§ OBJECTIVE: Rewrite all of the data below, changing every "glass-front cabinet" to "glass-door cabinet" and leaving everything else as it is. Omit the pictures.

(Scene question data)
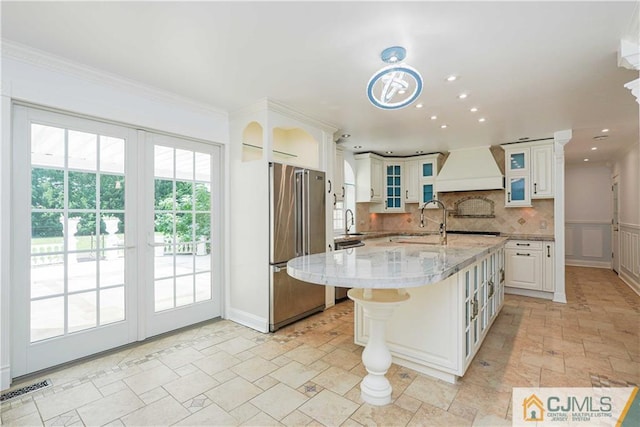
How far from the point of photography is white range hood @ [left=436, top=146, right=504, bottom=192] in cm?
500

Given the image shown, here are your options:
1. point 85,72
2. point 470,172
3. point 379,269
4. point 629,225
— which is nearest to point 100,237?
point 85,72

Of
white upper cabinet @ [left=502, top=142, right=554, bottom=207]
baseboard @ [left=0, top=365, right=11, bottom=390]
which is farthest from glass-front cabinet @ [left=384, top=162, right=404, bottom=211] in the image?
baseboard @ [left=0, top=365, right=11, bottom=390]

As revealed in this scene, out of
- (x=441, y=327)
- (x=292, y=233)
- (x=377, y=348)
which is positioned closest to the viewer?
(x=377, y=348)

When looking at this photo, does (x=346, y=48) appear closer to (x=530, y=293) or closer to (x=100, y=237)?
(x=100, y=237)

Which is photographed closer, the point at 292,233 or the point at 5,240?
the point at 5,240

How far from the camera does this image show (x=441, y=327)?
228 centimetres

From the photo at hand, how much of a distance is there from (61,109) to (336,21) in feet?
7.53

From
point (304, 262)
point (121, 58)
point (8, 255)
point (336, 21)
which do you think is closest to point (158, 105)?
point (121, 58)

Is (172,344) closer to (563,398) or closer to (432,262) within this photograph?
(432,262)

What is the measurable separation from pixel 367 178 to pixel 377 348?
13.1ft

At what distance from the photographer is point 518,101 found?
3191mm

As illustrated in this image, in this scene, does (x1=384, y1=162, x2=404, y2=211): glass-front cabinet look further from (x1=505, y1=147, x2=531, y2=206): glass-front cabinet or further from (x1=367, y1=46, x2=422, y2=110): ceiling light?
(x1=367, y1=46, x2=422, y2=110): ceiling light

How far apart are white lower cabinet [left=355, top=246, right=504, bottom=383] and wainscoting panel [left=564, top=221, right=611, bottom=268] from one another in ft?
21.4

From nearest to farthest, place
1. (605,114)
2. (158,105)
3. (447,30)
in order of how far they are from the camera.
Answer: (447,30), (158,105), (605,114)
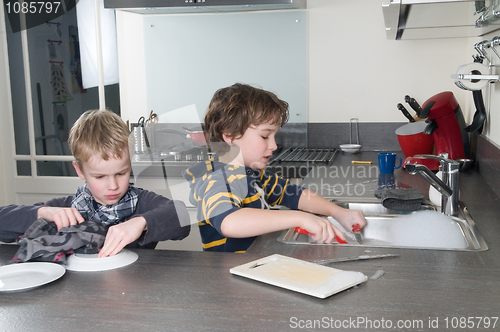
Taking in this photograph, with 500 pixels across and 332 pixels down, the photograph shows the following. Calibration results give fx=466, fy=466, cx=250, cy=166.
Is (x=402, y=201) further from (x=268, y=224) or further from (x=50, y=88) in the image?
(x=50, y=88)

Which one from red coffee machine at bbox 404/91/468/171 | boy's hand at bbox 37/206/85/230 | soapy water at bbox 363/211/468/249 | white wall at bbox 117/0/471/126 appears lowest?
soapy water at bbox 363/211/468/249

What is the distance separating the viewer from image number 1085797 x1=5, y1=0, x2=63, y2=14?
2.79 metres

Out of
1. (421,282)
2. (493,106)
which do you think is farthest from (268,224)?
(493,106)

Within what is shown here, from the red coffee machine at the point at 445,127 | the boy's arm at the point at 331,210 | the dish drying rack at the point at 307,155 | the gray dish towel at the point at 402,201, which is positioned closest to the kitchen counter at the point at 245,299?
the boy's arm at the point at 331,210

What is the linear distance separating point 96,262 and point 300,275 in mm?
392

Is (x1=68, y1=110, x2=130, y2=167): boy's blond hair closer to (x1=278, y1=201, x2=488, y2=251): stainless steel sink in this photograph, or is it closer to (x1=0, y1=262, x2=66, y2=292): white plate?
(x1=0, y1=262, x2=66, y2=292): white plate

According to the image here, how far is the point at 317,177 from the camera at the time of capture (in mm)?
1900

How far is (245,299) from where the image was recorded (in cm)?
73

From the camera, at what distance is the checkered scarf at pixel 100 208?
1253 mm

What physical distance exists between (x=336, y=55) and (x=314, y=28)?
0.19 m

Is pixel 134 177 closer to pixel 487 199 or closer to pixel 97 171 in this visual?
pixel 97 171

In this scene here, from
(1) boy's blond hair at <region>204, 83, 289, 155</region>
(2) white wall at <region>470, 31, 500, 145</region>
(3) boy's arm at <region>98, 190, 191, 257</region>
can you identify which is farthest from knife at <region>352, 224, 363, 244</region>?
(2) white wall at <region>470, 31, 500, 145</region>

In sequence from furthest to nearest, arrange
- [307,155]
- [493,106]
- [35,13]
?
[35,13] → [307,155] → [493,106]

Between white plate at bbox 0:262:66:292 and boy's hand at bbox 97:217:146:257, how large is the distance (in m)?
0.09
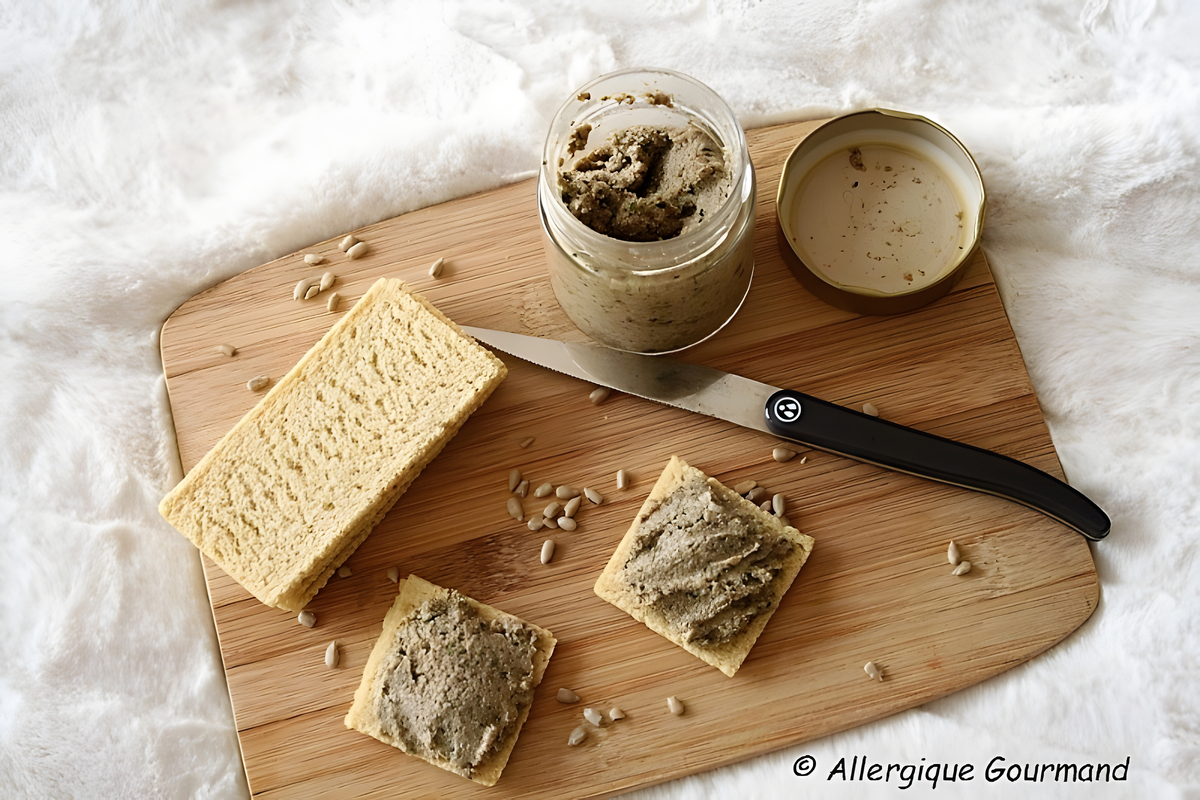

§ RESULT:
How far from the point of photography is white range hood @ [left=436, top=146, right=504, bottom=192] in cm?
500

Given the image shown, here are your options:
1. point 85,72
2. point 470,172
3. point 379,269
4. point 629,225
— which is nearest to point 100,237?
point 85,72

Of
white upper cabinet @ [left=502, top=142, right=554, bottom=207]
baseboard @ [left=0, top=365, right=11, bottom=390]
which is farthest from glass-door cabinet @ [left=384, top=162, right=404, bottom=211] in the image?
baseboard @ [left=0, top=365, right=11, bottom=390]

As revealed in this scene, out of
- (x=441, y=327)
- (x=292, y=233)
- (x=377, y=348)
which is positioned closest to the viewer?
(x=377, y=348)

When looking at this photo, does (x=346, y=48) appear closer to (x=530, y=293) or closer to (x=100, y=237)?
(x=100, y=237)

Which is photographed closer, the point at 292,233 or the point at 5,240?
the point at 5,240

How far from the camera does this image show (x=441, y=327)?
228 centimetres

From the photo at hand, how much of a distance is there from (61,109) to (336,21) in feet?
7.53

From
point (304, 262)
point (121, 58)
point (8, 255)
point (336, 21)
which do you think is closest to point (158, 105)?
point (121, 58)

Is (172,344) closer to (563,398) or closer to (432,262) within this photograph?
(432,262)

What is the measurable separation from pixel 367 178 to pixel 377 348?
13.1ft

At what distance from the photographer is point 518,101 found?
3191mm

As illustrated in this image, in this scene, does (x1=384, y1=162, x2=404, y2=211): glass-door cabinet look further from (x1=505, y1=147, x2=531, y2=206): glass-door cabinet or further from (x1=367, y1=46, x2=422, y2=110): ceiling light?
(x1=367, y1=46, x2=422, y2=110): ceiling light

How far apart are white lower cabinet [left=355, top=246, right=504, bottom=383] and wainscoting panel [left=564, top=221, right=611, bottom=268] from one another in ft?
21.4

From nearest to farthest, place
1. (605,114)
2. (158,105)
3. (447,30)
in order of how far they are from the camera.
Answer: (447,30), (158,105), (605,114)
Taking in this photograph, with 500 pixels across and 332 pixels down, the photograph shows the following. Calibration results give fx=466, fy=466, cx=250, cy=166.
Is (x=402, y=201) further from (x=268, y=224) or further from (x=50, y=88) in the image?
(x=50, y=88)

Which one from red coffee machine at bbox 404/91/468/171 | boy's hand at bbox 37/206/85/230 | soapy water at bbox 363/211/468/249 | white wall at bbox 117/0/471/126 appears lowest?
soapy water at bbox 363/211/468/249

What is the distance separating the viewer from image number 1085797 x1=5, y1=0, x2=63, y2=14?
2.79 metres

Out of
1. (421,282)
2. (493,106)
which do you think is farthest from (268,224)?
(493,106)

Within what is shown here, from the red coffee machine at the point at 445,127 | the boy's arm at the point at 331,210 | the dish drying rack at the point at 307,155 | the gray dish towel at the point at 402,201, which is positioned closest to the kitchen counter at the point at 245,299?
the boy's arm at the point at 331,210

What is the linear distance separating point 96,262 and point 300,275 in mm?
392

Is (x1=68, y1=110, x2=130, y2=167): boy's blond hair closer to (x1=278, y1=201, x2=488, y2=251): stainless steel sink in this photograph, or is it closer to (x1=0, y1=262, x2=66, y2=292): white plate?
(x1=0, y1=262, x2=66, y2=292): white plate

According to the image here, how far is the point at 317,177 from the camera at the time of capture (in mm)?
1900

How far is (245,299) from where the image was recorded (in cm)?
73

From the camera, at what distance is the checkered scarf at pixel 100 208?
1253 mm

What physical distance exists between (x=336, y=55) and (x=314, y=28)?
0.19 m

Is pixel 134 177 closer to pixel 487 199 or closer to pixel 97 171 in this visual?
pixel 97 171

In this scene here, from
(1) boy's blond hair at <region>204, 83, 289, 155</region>
(2) white wall at <region>470, 31, 500, 145</region>
(3) boy's arm at <region>98, 190, 191, 257</region>
can you identify which is farthest from knife at <region>352, 224, 363, 244</region>?
(2) white wall at <region>470, 31, 500, 145</region>

In sequence from furthest to nearest, arrange
- [307,155]
- [493,106]
- [35,13]
?
[35,13] → [307,155] → [493,106]

Between white plate at bbox 0:262:66:292 and boy's hand at bbox 97:217:146:257, how large is the distance (in m)?
0.09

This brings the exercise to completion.